Data for the task:
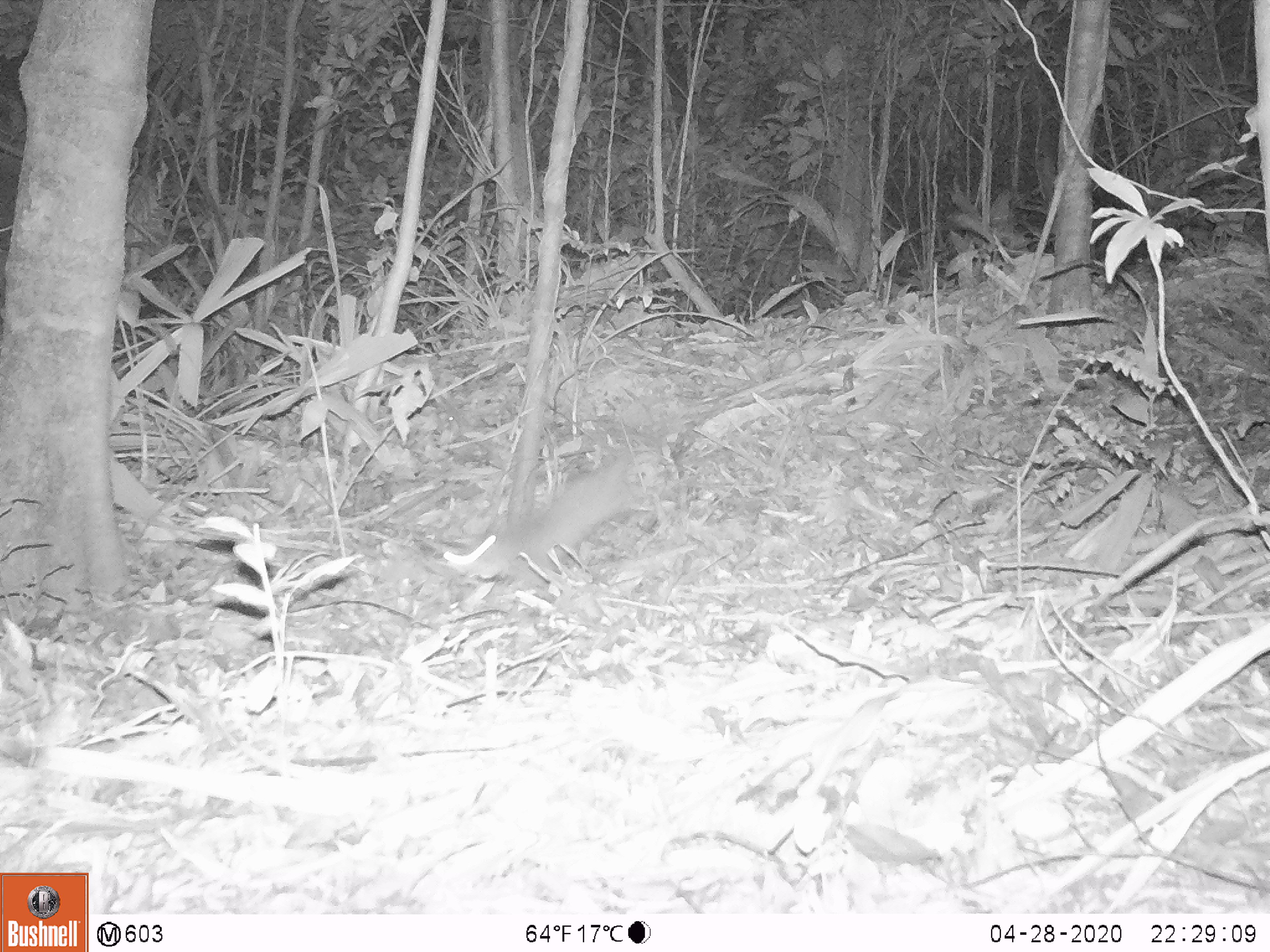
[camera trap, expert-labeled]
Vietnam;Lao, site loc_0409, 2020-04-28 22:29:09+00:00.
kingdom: Animalia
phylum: Chordata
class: Mammalia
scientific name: Mammalia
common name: mammal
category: unidentified small mammal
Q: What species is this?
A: Unidentified small mammal (mammal) (Mammalia).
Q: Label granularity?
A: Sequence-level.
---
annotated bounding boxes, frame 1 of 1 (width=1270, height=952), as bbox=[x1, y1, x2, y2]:
unidentified small mammal: bbox=[441, 451, 645, 602]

What this task involves: The expected response is every entry above, repeated exactly, pictures removed.

Task solution:
[camera trap, expert-labeled]
Vietnam;Lao, site loc_0409, 2020-04-28 22:29:09+00:00.
kingdom: Animalia
phylum: Chordata
class: Mammalia
scientific name: Mammalia
common name: mammal
category: unidentified small mammal
Q: What species is this?
A: Unidentified small mammal (mammal) (Mammalia).
Q: Label granularity?
A: Sequence-level.
---
annotated bounding boxes, frame 1 of 1 (width=1270, height=952), as bbox=[x1, y1, x2, y2]:
unidentified small mammal: bbox=[441, 451, 645, 602]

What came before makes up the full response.